Google’s new hurricane model was breathtakingly good this season

The Atlantic hurricane season is drawing to a close, and with the tropics quieting down for a winter slumber, the focus of forecasters turns to evaluating what worked and what did not during the preceding season.

This year, the answers are clear. Although Google DeepMind’s Weather Lab only started releasing cyclone track forecasts in June, the company’s AI forecasting service performed exceptionally well. By contrast, the Global Forecast System model, operated by the US National Weather Service and is based on traditional physics and runs on powerful supercomputers, performed abysmally.

The official data comparing forecast model performance will not be published by the National Hurricane Center for a few months. However, Brian McNoldy, a senior researcher at the University of Miami, has already done some preliminary number crunching.

The results are stunning:

A little help in reading the graphic is in order. This chart sums up the track forecast accuracy for all 13 named storms in the Atlantic Basin this season, measuring the mean position error at various hours in the forecast, from 0 to 120 hours (five days). On this chart, the lower a line is, the better a model has performed.

A new champion

The dotted black line shows the average forecast error for official forecasts from the 2022 to 2024 seasons. What jumps out is that the United States’ premier global model, the GFS (denoted here as AVNI), is by far the worst-performing model. Meanwhile, at the bottom of the chart, in maroon, is the Google DeepMind model (GDMI), performing the best at nearly all forecast hours.

The difference in errors between the US GFS model and Google’s DeepMind is remarkable. At five days, the Google forecast had an error of 165 nautical miles compared to 360 nautical miles for the GFS model, more than twice as bad. This is the kind of error that causes forecasters to completely disregard one model in favor of another.

But there’s more. Google’s model was so good that it regularly beat the official forecast from the National Hurricane Center (OFCL), which is produced by human experts looking at a broad array of model data. The AI-based model also beat highly regarded “consensus models,” including the TVCN and HCCA products. For more information on various models and their designations, see here.

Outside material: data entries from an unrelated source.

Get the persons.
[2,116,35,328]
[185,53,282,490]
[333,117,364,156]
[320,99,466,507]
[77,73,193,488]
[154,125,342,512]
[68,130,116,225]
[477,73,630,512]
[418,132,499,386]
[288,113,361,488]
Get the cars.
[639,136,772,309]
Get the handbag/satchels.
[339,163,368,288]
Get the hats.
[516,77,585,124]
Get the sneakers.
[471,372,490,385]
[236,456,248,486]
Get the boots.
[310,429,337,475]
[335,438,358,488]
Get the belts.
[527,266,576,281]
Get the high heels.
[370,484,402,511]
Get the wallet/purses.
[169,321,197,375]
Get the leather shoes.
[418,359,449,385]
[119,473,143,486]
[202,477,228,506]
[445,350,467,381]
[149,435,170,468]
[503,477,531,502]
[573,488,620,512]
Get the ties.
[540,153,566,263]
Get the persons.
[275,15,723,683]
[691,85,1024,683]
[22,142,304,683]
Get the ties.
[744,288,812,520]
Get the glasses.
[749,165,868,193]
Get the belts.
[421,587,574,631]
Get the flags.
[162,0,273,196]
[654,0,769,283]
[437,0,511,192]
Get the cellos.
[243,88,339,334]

This early model comparison does not include the “gold standard” traditional, physics-based model produced by the European Centre for Medium-Range Weather Forecasts. However, the ECMWF model typically does not do better on hurricane track forecasts than the hurricane center or consensus models, which weigh several different model outputs. So it is unlikely to be superior to Google’s DeepMind.

This will change forecasting forever

It’s worth noting that DeepMind also did exceptionally well at intensity forecasting, which is the fluctuations in the strength of a hurricane. So in its first season, it nailed both hurricane tracks and intensity.

As a forecaster who has relied on traditional physics-based models for a quarter of a century, it is difficult to say how gobsmacking these results are. Going forward, it is safe to say that we will rely heavily on Google and other AI weather models, which are likely to improve in the coming years, as they are relatively new and have room for improvement.

“The beauty of DeepMind and other similar data-driven, AI-based weather models is how much more quickly they produce a forecast compared to their traditional physics-based counterparts that require some of the most expensive and advanced supercomputers in the world,” noted Michael Lowry, a hurricane specialist and author of the Eye on the Tropics newsletter, about the model performance. “Beyond that, these ‘smart’ models with their neural network architectures have the ability to learn from their mistakes and correct on-the-fly.”

What about the North American model?

As for the GFS model, it is difficult to explain why it performed so poorly this season. In the past, it has been, at worst, worthy of consideration in making a forecast. But this year, myself and other forecasters often disregarded it.

“It’s not immediately clear why the GFS performed so poorly this hurricane season,” Lowry wrote. “Some have speculated the lapse in data collection from DOGE-related government cuts this year could have been a contributing factor, but presumably such a factor would have affected other global physics-based models as well, not just the American GFS.”

With the US government in shutdown mode, we probably cannot expect many answers soon. But it seems clear that the massive upgrade of the model’s dynamic core, which began in 2019, has largely been a failure. If the GFS was a little bit behind some competitors a decade ago, it is now fading further and faster.